Mr. DJ: "The 'ATL Freestyle' is a famous unreleased song I did with Wiz Khalifa. I got the track here, but it never came out. It's something I'm thinking about using— like, just make a record or something. My Snoop Dogg song never came out, 8ball & MJG song never came out, Talib Kweli song never came out. I got Andre 3000 stuff…that's not garbage songs. I'm thinking about doing something with them. To be honest, I think the people would be appreciative of that if I do it the right way."But Wiz Khalifa was this guy name Tick's artist. [Kenny "Tick" Salcido] worked as an A&R at Warner Bros. with another A&R named Orlando McGhee. I knew Tick back at DreamWorks. Wiz met me through his record company. The label briefed him, like, 'This the dude that produced OutKast.'
"Orlando and Tick brought Wiz by the studio one day and was like, 'Ric, can you work on a couple of songs with him while he's in town?' That was the first beat that we did. I wasn't in the picture on the YouTube video, but it was my beat playing in the background. I was making that beat for Wiz only. His manager, Benjy, might have been the one recording. At that time, Wiz was really into recording himself wherever he went—he was always that kind of dude, marketing-wise. That's how he caught fire.

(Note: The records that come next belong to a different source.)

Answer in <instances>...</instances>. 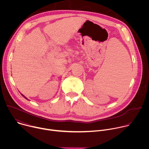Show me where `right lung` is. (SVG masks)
Listing matches in <instances>:
<instances>
[{
  "instance_id": "add662e5",
  "label": "right lung",
  "mask_w": 149,
  "mask_h": 149,
  "mask_svg": "<svg viewBox=\"0 0 149 149\" xmlns=\"http://www.w3.org/2000/svg\"><path fill=\"white\" fill-rule=\"evenodd\" d=\"M22 96H23V97H25V98H26V100H28V99H27V98H26V97H25V96H24V95H22Z\"/></svg>"
}]
</instances>
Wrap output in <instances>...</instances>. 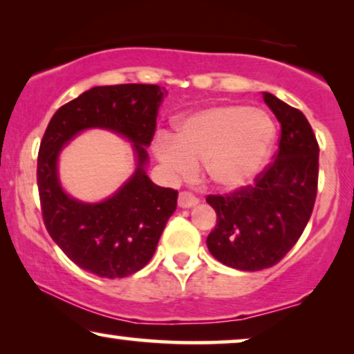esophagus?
<instances>
[{"mask_svg": "<svg viewBox=\"0 0 354 354\" xmlns=\"http://www.w3.org/2000/svg\"><path fill=\"white\" fill-rule=\"evenodd\" d=\"M198 203V198L193 196L190 192H180L178 193V206L180 207H192Z\"/></svg>", "mask_w": 354, "mask_h": 354, "instance_id": "esophagus-1", "label": "esophagus"}]
</instances>
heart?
<instances>
[{"mask_svg":"<svg viewBox=\"0 0 354 354\" xmlns=\"http://www.w3.org/2000/svg\"><path fill=\"white\" fill-rule=\"evenodd\" d=\"M275 127L264 111L221 104L180 120L174 137L154 142V153L174 176H190L206 164L207 176L222 188L250 183L268 161Z\"/></svg>","mask_w":354,"mask_h":354,"instance_id":"heart-1","label":"heart"}]
</instances>
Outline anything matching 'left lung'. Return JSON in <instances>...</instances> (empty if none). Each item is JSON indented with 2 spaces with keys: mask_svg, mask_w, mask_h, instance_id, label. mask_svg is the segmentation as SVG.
<instances>
[{
  "mask_svg": "<svg viewBox=\"0 0 354 354\" xmlns=\"http://www.w3.org/2000/svg\"><path fill=\"white\" fill-rule=\"evenodd\" d=\"M263 98L280 122L275 159L251 185L206 196L217 214L206 240L211 254L251 272L272 268L297 243L313 214L319 177V143L308 119L274 95Z\"/></svg>",
  "mask_w": 354,
  "mask_h": 354,
  "instance_id": "8db88e82",
  "label": "left lung"
}]
</instances>
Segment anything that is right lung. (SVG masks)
Here are the masks:
<instances>
[{"label": "right lung", "instance_id": "obj_1", "mask_svg": "<svg viewBox=\"0 0 354 354\" xmlns=\"http://www.w3.org/2000/svg\"><path fill=\"white\" fill-rule=\"evenodd\" d=\"M166 88L148 84L95 86L61 106L43 135L37 183L43 222L72 263L104 279H122L145 268L177 207V190L149 180L147 149L156 130V113ZM100 127L134 142L139 167L108 201L86 205L59 185L55 159L60 148L84 128Z\"/></svg>", "mask_w": 354, "mask_h": 354}]
</instances>
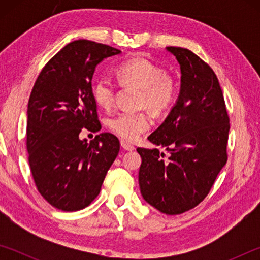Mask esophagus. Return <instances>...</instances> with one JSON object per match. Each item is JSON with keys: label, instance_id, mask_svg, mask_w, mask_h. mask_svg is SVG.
<instances>
[{"label": "esophagus", "instance_id": "1", "mask_svg": "<svg viewBox=\"0 0 260 260\" xmlns=\"http://www.w3.org/2000/svg\"><path fill=\"white\" fill-rule=\"evenodd\" d=\"M120 146H121L122 149H124L125 151H132V150H134V149H135L133 146H132V144L127 143L126 141H124V140L120 141Z\"/></svg>", "mask_w": 260, "mask_h": 260}]
</instances>
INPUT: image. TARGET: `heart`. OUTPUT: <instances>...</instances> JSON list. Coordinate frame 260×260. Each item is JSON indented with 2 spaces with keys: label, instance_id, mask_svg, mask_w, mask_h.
Segmentation results:
<instances>
[{
  "label": "heart",
  "instance_id": "b5f03b06",
  "mask_svg": "<svg viewBox=\"0 0 260 260\" xmlns=\"http://www.w3.org/2000/svg\"><path fill=\"white\" fill-rule=\"evenodd\" d=\"M117 78L122 86H134L141 89L140 105L153 113L169 110L177 99V85L165 70L144 57H132L117 68ZM116 86L108 76H101L93 83V96L101 108L110 109L114 102ZM114 134L127 141H135L151 126L144 112H119L108 121Z\"/></svg>",
  "mask_w": 260,
  "mask_h": 260
}]
</instances>
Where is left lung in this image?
Returning <instances> with one entry per match:
<instances>
[{"mask_svg":"<svg viewBox=\"0 0 260 260\" xmlns=\"http://www.w3.org/2000/svg\"><path fill=\"white\" fill-rule=\"evenodd\" d=\"M166 49L179 61L181 87L177 103L148 140L170 155L138 148L139 184L147 203L173 215L193 209L209 193L227 161L231 126L213 70L190 50Z\"/></svg>","mask_w":260,"mask_h":260,"instance_id":"1","label":"left lung"}]
</instances>
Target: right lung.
Here are the masks:
<instances>
[{
	"instance_id": "1",
	"label": "right lung",
	"mask_w": 260,
	"mask_h": 260,
	"mask_svg": "<svg viewBox=\"0 0 260 260\" xmlns=\"http://www.w3.org/2000/svg\"><path fill=\"white\" fill-rule=\"evenodd\" d=\"M120 50L89 40L70 42L48 61L29 96L26 146L35 186L61 211L85 209L101 191L119 152L117 136L102 133L89 143L79 138L101 124L91 79L104 58Z\"/></svg>"
}]
</instances>
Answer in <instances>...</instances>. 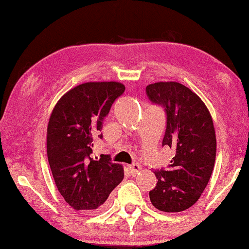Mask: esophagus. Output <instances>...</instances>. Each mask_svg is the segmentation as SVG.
I'll list each match as a JSON object with an SVG mask.
<instances>
[{
    "label": "esophagus",
    "instance_id": "1",
    "mask_svg": "<svg viewBox=\"0 0 249 249\" xmlns=\"http://www.w3.org/2000/svg\"><path fill=\"white\" fill-rule=\"evenodd\" d=\"M128 169H129V171H130V175L136 176V175L140 171L141 167H140L138 163H132V164H130V166L128 167Z\"/></svg>",
    "mask_w": 249,
    "mask_h": 249
}]
</instances>
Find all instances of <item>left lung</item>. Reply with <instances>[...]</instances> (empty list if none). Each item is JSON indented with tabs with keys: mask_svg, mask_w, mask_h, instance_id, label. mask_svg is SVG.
<instances>
[{
	"mask_svg": "<svg viewBox=\"0 0 249 249\" xmlns=\"http://www.w3.org/2000/svg\"><path fill=\"white\" fill-rule=\"evenodd\" d=\"M146 93L164 110L162 147L175 151L167 169L155 170L158 181L149 197L161 212H182L199 199L213 173L216 136L212 116L201 99L181 83H152Z\"/></svg>",
	"mask_w": 249,
	"mask_h": 249,
	"instance_id": "8db88e82",
	"label": "left lung"
}]
</instances>
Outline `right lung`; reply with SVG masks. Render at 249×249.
Returning <instances> with one entry per match:
<instances>
[{
	"label": "right lung",
	"mask_w": 249,
	"mask_h": 249,
	"mask_svg": "<svg viewBox=\"0 0 249 249\" xmlns=\"http://www.w3.org/2000/svg\"><path fill=\"white\" fill-rule=\"evenodd\" d=\"M124 90L113 81L82 83L60 99L50 117L49 164L60 194L75 210H101L124 179V168L109 155L98 160L91 154L94 138H103V120Z\"/></svg>",
	"instance_id": "1"
}]
</instances>
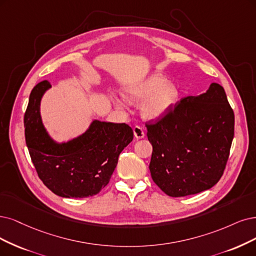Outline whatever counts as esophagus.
I'll return each mask as SVG.
<instances>
[{
  "label": "esophagus",
  "mask_w": 256,
  "mask_h": 256,
  "mask_svg": "<svg viewBox=\"0 0 256 256\" xmlns=\"http://www.w3.org/2000/svg\"><path fill=\"white\" fill-rule=\"evenodd\" d=\"M133 130H134V135H135V137L137 139H141V138L144 137V130H142V128H141V126H136L133 128Z\"/></svg>",
  "instance_id": "obj_1"
}]
</instances>
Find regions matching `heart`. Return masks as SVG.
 Returning <instances> with one entry per match:
<instances>
[{"mask_svg":"<svg viewBox=\"0 0 256 256\" xmlns=\"http://www.w3.org/2000/svg\"><path fill=\"white\" fill-rule=\"evenodd\" d=\"M123 96L130 101H140L148 98L142 104L144 116L156 119L164 116L178 100L179 90L173 83L162 74H154L123 92Z\"/></svg>","mask_w":256,"mask_h":256,"instance_id":"b5f03b06","label":"heart"}]
</instances>
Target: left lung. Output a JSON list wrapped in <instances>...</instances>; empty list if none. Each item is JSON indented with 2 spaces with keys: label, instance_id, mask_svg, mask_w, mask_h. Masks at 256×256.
<instances>
[{
  "label": "left lung",
  "instance_id": "1",
  "mask_svg": "<svg viewBox=\"0 0 256 256\" xmlns=\"http://www.w3.org/2000/svg\"><path fill=\"white\" fill-rule=\"evenodd\" d=\"M146 128L153 146L150 176L166 195L197 194L220 182L234 137V112L220 84L182 98Z\"/></svg>",
  "mask_w": 256,
  "mask_h": 256
}]
</instances>
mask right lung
Wrapping results in <instances>:
<instances>
[{"label":"right lung","mask_w":256,"mask_h":256,"mask_svg":"<svg viewBox=\"0 0 256 256\" xmlns=\"http://www.w3.org/2000/svg\"><path fill=\"white\" fill-rule=\"evenodd\" d=\"M50 88L47 80L36 85L24 115L25 140L38 176L61 197L96 195L110 182L120 153L134 138L133 130L126 123L94 120L80 137L54 142L40 117V100Z\"/></svg>","instance_id":"add662e5"}]
</instances>
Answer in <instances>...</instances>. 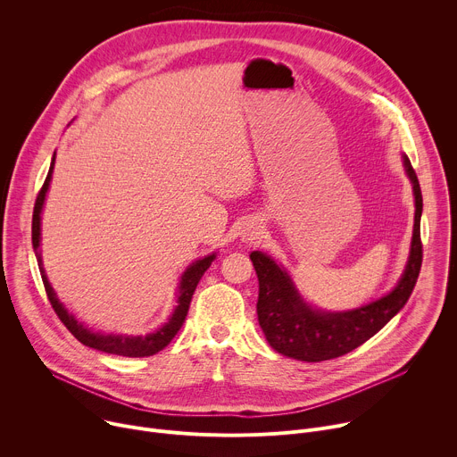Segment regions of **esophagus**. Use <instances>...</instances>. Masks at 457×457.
Returning a JSON list of instances; mask_svg holds the SVG:
<instances>
[{
  "instance_id": "34e87169",
  "label": "esophagus",
  "mask_w": 457,
  "mask_h": 457,
  "mask_svg": "<svg viewBox=\"0 0 457 457\" xmlns=\"http://www.w3.org/2000/svg\"><path fill=\"white\" fill-rule=\"evenodd\" d=\"M244 237H245V240L254 242V240H258V238H260V231H258L256 228H247V231L244 233Z\"/></svg>"
}]
</instances>
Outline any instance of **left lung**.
Listing matches in <instances>:
<instances>
[{
  "instance_id": "obj_1",
  "label": "left lung",
  "mask_w": 457,
  "mask_h": 457,
  "mask_svg": "<svg viewBox=\"0 0 457 457\" xmlns=\"http://www.w3.org/2000/svg\"><path fill=\"white\" fill-rule=\"evenodd\" d=\"M403 164L416 201L411 254L398 286L379 300L344 312L312 309L298 295L286 270L271 256L260 251L249 254L258 277V323L277 353L300 361H323L344 356L372 338L407 303L423 262L420 233L423 197L418 175L407 155H403Z\"/></svg>"
}]
</instances>
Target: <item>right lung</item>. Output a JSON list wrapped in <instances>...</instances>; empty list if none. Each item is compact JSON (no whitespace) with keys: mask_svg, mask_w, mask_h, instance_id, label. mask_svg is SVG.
Listing matches in <instances>:
<instances>
[{"mask_svg":"<svg viewBox=\"0 0 457 457\" xmlns=\"http://www.w3.org/2000/svg\"><path fill=\"white\" fill-rule=\"evenodd\" d=\"M54 161H55V154L54 159L50 162V170L48 175L37 193V199L34 204V215H32V245L36 249V256H37V262H39V271H41V278H43V286L46 291V296L52 303V309L55 311V314L59 316V320L64 323V328H67L83 345L108 353V354H117V356H128V358H143V356H152L157 354L159 351H162L179 333V329L182 328V323L186 320L191 298L195 289H197L199 280L203 278V275L206 273V270L212 266L215 253L204 256L203 260H197V262H193L184 275L180 277V286H179V300H177V307L173 311V314L170 316V320L162 325V328L152 335L146 337H124V335H101V333H94L90 329H87L83 323H79L64 305L57 300L45 271L41 266V254L37 253L39 249V238H41V210H43V203L46 197V189L52 179V170H54Z\"/></svg>","mask_w":457,"mask_h":457,"instance_id":"add662e5","label":"right lung"}]
</instances>
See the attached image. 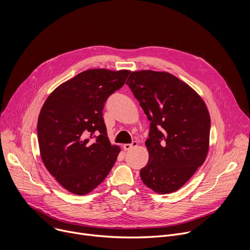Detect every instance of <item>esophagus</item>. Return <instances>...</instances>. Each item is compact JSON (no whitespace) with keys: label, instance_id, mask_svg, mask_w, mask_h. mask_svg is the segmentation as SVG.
<instances>
[{"label":"esophagus","instance_id":"1","mask_svg":"<svg viewBox=\"0 0 250 250\" xmlns=\"http://www.w3.org/2000/svg\"><path fill=\"white\" fill-rule=\"evenodd\" d=\"M137 145H138L137 141H132V144H130V145L129 144H125V145L123 146V147H124L125 150H130V149L136 147Z\"/></svg>","mask_w":250,"mask_h":250}]
</instances>
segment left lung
<instances>
[{"label":"left lung","mask_w":250,"mask_h":250,"mask_svg":"<svg viewBox=\"0 0 250 250\" xmlns=\"http://www.w3.org/2000/svg\"><path fill=\"white\" fill-rule=\"evenodd\" d=\"M126 84L150 122L147 164L140 178L158 194L179 190L203 165L208 150L210 119L203 99L167 72H131Z\"/></svg>","instance_id":"left-lung-1"}]
</instances>
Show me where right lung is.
Segmentation results:
<instances>
[{
  "instance_id": "1",
  "label": "right lung",
  "mask_w": 250,
  "mask_h": 250,
  "mask_svg": "<svg viewBox=\"0 0 250 250\" xmlns=\"http://www.w3.org/2000/svg\"><path fill=\"white\" fill-rule=\"evenodd\" d=\"M128 70L90 69L59 85L46 99L38 122L43 164L67 191L86 195L113 168L121 151L106 134L103 109L125 85Z\"/></svg>"
}]
</instances>
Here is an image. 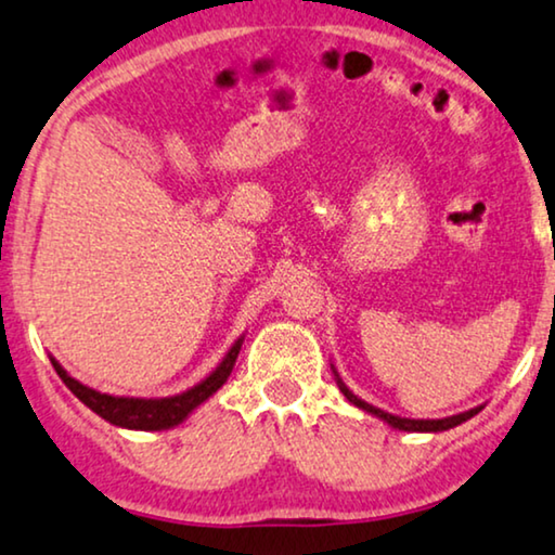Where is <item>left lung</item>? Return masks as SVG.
Listing matches in <instances>:
<instances>
[{"label":"left lung","mask_w":555,"mask_h":555,"mask_svg":"<svg viewBox=\"0 0 555 555\" xmlns=\"http://www.w3.org/2000/svg\"><path fill=\"white\" fill-rule=\"evenodd\" d=\"M332 373H335V380H337V386H339V390H343V393H345L347 401H350L352 405H358V409H363L365 413H371V416L380 418L383 424H388V426L398 428V431H421V434H437V431H447V428H454V426H460V424H464V421L472 418V416H477V413L482 411V405H477V409H469V411H464V413H456V416H447V418H403V416H393V413L383 411V409H378V405L367 403V401H363V398H358V396H354L352 390L345 386L343 378H339V373L335 371V365H332Z\"/></svg>","instance_id":"obj_1"}]
</instances>
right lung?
Wrapping results in <instances>:
<instances>
[{"mask_svg": "<svg viewBox=\"0 0 555 555\" xmlns=\"http://www.w3.org/2000/svg\"><path fill=\"white\" fill-rule=\"evenodd\" d=\"M241 335L235 343L231 345V350L225 352V358L220 360L216 371H212L208 378H203L197 386H192L188 390L177 396H167V398H134V396H108L101 393V390H93L83 386V383L70 378L68 371L57 363L55 358H50L55 373L61 375V380L73 390V396L78 398L80 403H86L93 413H99L101 418H106L108 424H114L118 428H134V431H165V428H175L180 426L184 418L190 416L197 405H203L212 393H218L223 388V383L231 375L235 358H238L241 345H243Z\"/></svg>", "mask_w": 555, "mask_h": 555, "instance_id": "obj_1", "label": "right lung"}]
</instances>
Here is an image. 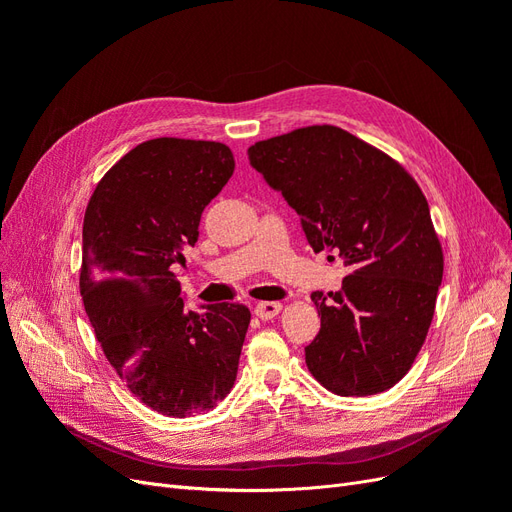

"When I first met him, he was exactly what he is now: a hippie. This was before 'Black and Yellow.' You already know I smoke weed, and he love the weed—so that's what made the vibe between us so great, honestly. That's why he was freestyling so good, because he was on that kush. He came in with some purp. He's a connoisseur. And he offered me some, and I was like, 'Nah, I don't really like purp cause it get you down. I got this kush and it's kind of loud, like, it's gon' keep you going, excited.' And then he rapped about it. That's how I know that what he was saying wasn't written, cause he was like, 'And I like purp / I fuck with kush more.' He was really freestyling.
"The beat was playing while he was writing to it, so even though he was freestyling, he was writing as he was going along, like remembering stuff. He just kept freestyling and adding stuff to it. So his verses wasn't written. And I see a lot of people do that nowadays, like, instead of writing something down they'd find they little melody, and then they'd just keep rapping it until the right words pop up. I got him recorded doing that, but it ain't the same though. He finished it, and [the actual song] is a little bit better.
"I put Wiz on that ghetto hop. The beat was pure hip-hop. It had strings in it, but it was bouncy though. I always thought he reminded me of like a DJ Quik or Snoop Dogg and stuff. That was his whole vibe… skateboard vibe, whatever that vibe is. He had his hat all flipped up and he was really cool. I remember his manager texting me afterwards like, 'Thank you man, that shit hot.'
"I remember the label really liking the beat too, but all of a sudden they just dropped him. He went on and did his own thing and blew up. What broke him was 'Black and Yellow,' a ghetto kind of song.
"I haven't spoken to him since he blew up. And I'm going to be very honest and say that I haven't even heard or bought his album. But I love 'Black and Yellow.' I thought that shit was incredible. It was stupid. He has an incredible fanbase. That's apart of his demand, people really do fuck with him. But that was a great record we did, I loved that record, and I feel that record kind of turned him up."